Raising Your Child Right: 6 Myths You Need to Get Over Today 

No parent out there is perfect, but there is proof that certain living conditions, rules, behaviors, etc. can mold a child into a specific type of adult. It’s the old nature vs. nurture debate, and it will never be solved. However, over the years, many parents have gotten on board with certain myths that simply don’t have a leg to stand on. No matter how old your child may be, if you are a parent, here are six myths you need to get over today in order to raise your child right. 

Myth #1: Divorce is bad for a child. 

No. It. Is. Not. In fact, studies have shown that children who grow up in unloving homes with parents who fight often end up having a harder time bonding with others, can turn to drug/alcohol abuse, and more. If you are in a relationship that is unhealthy in any way, and you are staying simply for the kids, you’re not doing the right thing. According to Hand Law DV Lawyers, “Far too many couples wait to get divorced, and it just makes it worse, not only on each other or children emotionally, but on the entire process. Sometimes, going through with the actual divorce is more painless than staying in the marriage.”  

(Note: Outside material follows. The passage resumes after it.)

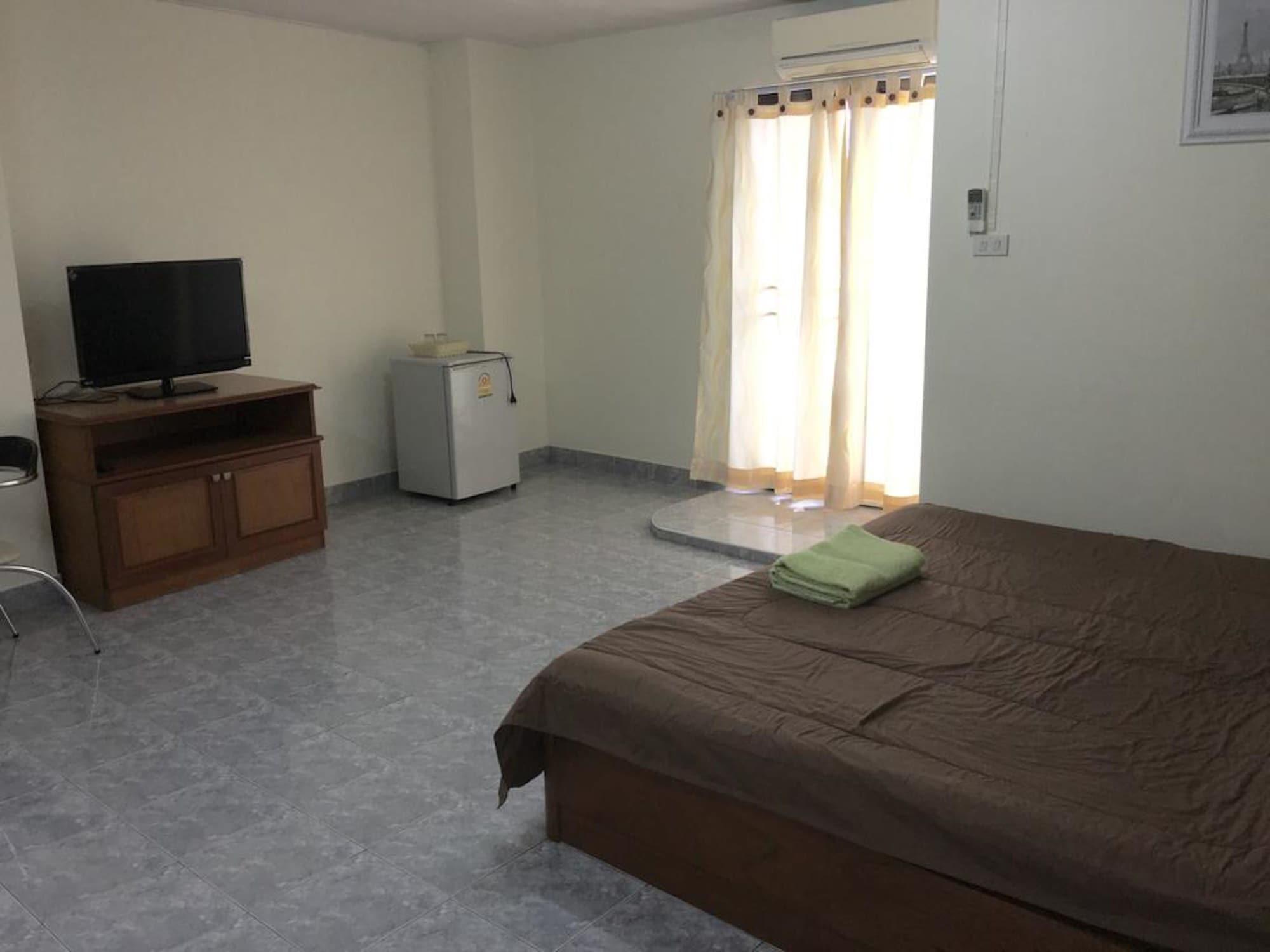 Hotel S.k. Banguecoque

Myth #2: Everything must be organic. 

While organic foods definitely have plenty of benefits, it’s not a must-have for your child to grow up healthy or to be successful. In fact, if you questioned a handful of CEOs and C-Suite executives about their diet as children, most of them probably snacked on chicken nuggets, candy, potato chips, and whatever else was available at the moment. If you don’t want to feed your child organic food—or if you simply can’t afford to—there’s no harm in that. You are not a bad parent, and your child will not be at a disadvantage because of it.  

Myth #3: Breast is best. 

Breast vs. bottle is a wildly debated topic, but the truth is, as long as your baby is being fed properly, it doesn’t matter if you decide to breast feed or bottle feed. It’s entirely up to you and what you prefer to do. Some women prefer breast feeding while others don’t. And some women who had every intention of breast feeding simply can’t. Any lactation consultant will tell you that a happy and healthy baby is one who is loved and is getting the right amount of nutrients, no matter how it comes.  

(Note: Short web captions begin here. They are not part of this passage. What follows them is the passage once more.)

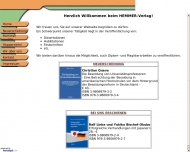 Bild Hemmer Verlag Sandra Hemmer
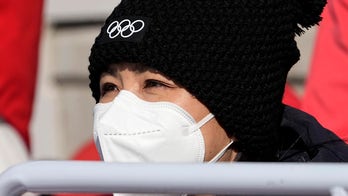 French journalist who spoke to Peng Shuai says doubts remain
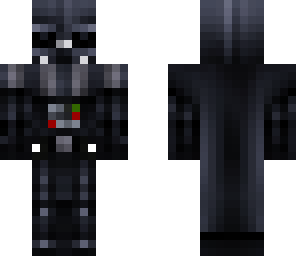 lord vader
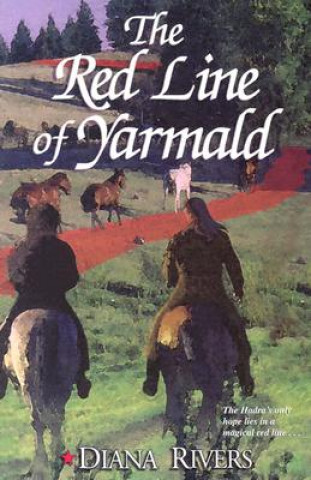 Red Line of Yarmald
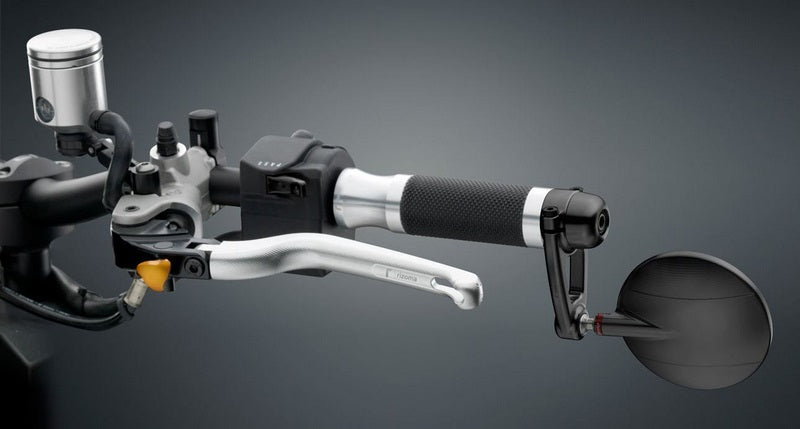 Rizoma SPY-ARM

Myth #4: Screen time is bad. 

In today’s technology-driven world, it’s likely your two year old will know how to use a computer better than you. And that’s a good thing! Children today have access to technology you never did, and it’s good for them to understand how to use it because it’s not going anywhere. If you monitor your child’s screen time and the content they watch, screen time can be good for children. There are plenty of developmental apps and TV shows that are focused on teaching children things, and that’s an advantage you should consider giving your child.  

Myth #5: You shouldn’t spoil your child. 

Are there children out there who have been spoiled and have turned into brats? Of course. But are there children who have been spoiled and are still decent human beings? Yes. While society may judge you for spoiling your children, it’s also about balance and teaching them how to properly act. If you have the means to spoil your child and you actually want to, then go ahead. Just make sure that you’re also teaching them important life lessons, such as how to use their manners.  

Myth #6: You’re a bad parent. 

This is by far the biggest myth out there. No parent is perfect. Chances are you probably look at someone who seems like they have it all together, and deep down they don’t. Do not judge your parenting based on how you perceive other parents. It’s not fair to you and it’s not fair to your child. If you are giving your child everything you can, teaching them, and simply being there for them, then you are a great parent.  

Parenting is very hard, and the last thing you need to do is question your ability to parent successfully. Every parent will have good days and bad days. Just remember that you are the world to your child, and it’s up to you to build that relationship positively.